British fashion giant sees share value surge as unknown investor accumulates stake, as business counts cost of Chinese economic slowdown
British fashion company Burberry is preparing to defend itself against a potential takeover bid as an anonymous investor builds up a 5% stake. Burberry has been unable to discover who has bought the shares, and the stake has been maintained at slightly below the level required for disclosure of the buyer’s identity.
While the finger has been pointed at rival luxury goods chain LVMH (Louis Vuitton SE Moët Hennessy), based in France, private equity investors could also be interested in a company with a market capitalisation of £6billion. This morning shares in Burberry have risen by more than 6% on the news.

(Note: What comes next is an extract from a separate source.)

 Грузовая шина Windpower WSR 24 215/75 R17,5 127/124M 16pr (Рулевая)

Burberry is seen as ripe for potential takeover due to three main factors. Firstly it has suffered a loss in market share due to the slowdown in China, its biggest market where it makes a quarter of its sales. This led to a drop in its share price from above 1,900 pence last February to a low of 1,095 this January. Today it is up to around 1,450. Sales rose slightly in the latter end of 2015, however, and the company claimed to be pleased with its results, even as it implemented a £20million efficiency drive. Among its successful new products was an £895, military-style rucksack that was selling well in China.

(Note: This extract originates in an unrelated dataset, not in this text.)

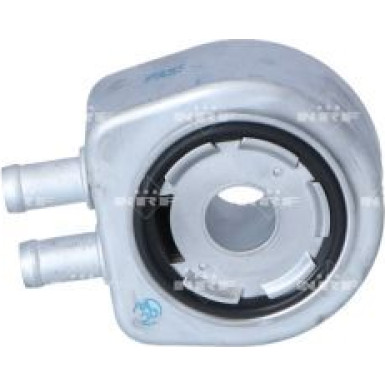 31834 Ölkühler, Motoröl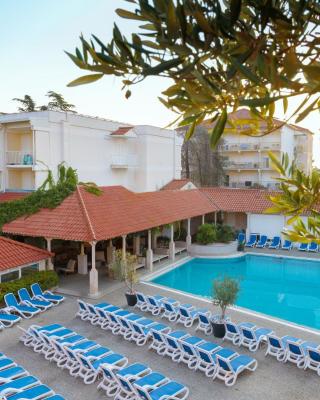 Hotel Waterman Kaktus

Secondly, Burberry is known for its effective online offering and IT knowhow, which could be replicated by a takeover company. The third attractive factor for a likely investor is Burberry’s lack of the protection afforded by a close family involvement, unlike many other high-end brands.
With more than 500 shops and concessions around the world, including 65 stores in mainland China, Burberry is a major export success for the UK. Burberry’s financial report for 2014/15 showed that it made 38% of its sales (£938m) in Asia-Pacific, 35% (£869m) in Europe, Middle East, India and Africa and 27% (£648m) in the Americas.
Since that report, currency fluctuations, especially in the CNY-GBP exchange rate, has dented profits. The fall in the value of the yuan (CNY) over the past 18 months made exports to China more expensive. The rise in the value of the US dollar (USD) against the pound (USD-GBP) should help exports to the US, however, offering better potential for sales in an economy rising in confidence.
Alex Bennett, fashion business expert at Smart Currency Business said: “Burberry is a big beast, a huge luxury goods exporter for Britain. Although weakened over the past year by the slowdown in the Chinese market and currency exchange fluctuations, it represents a tantalising prospect for takeover. Exporters do better when sterling is weak, which is indeed the case in the GBP-USD exchange rate and whoever has been buying the stake in Burberry may be hoping to make up those lost Chinese sales in the USA. Any company, large or small, will find planning their export strategy easier if they use currency exchange strategies such as a forward contract.”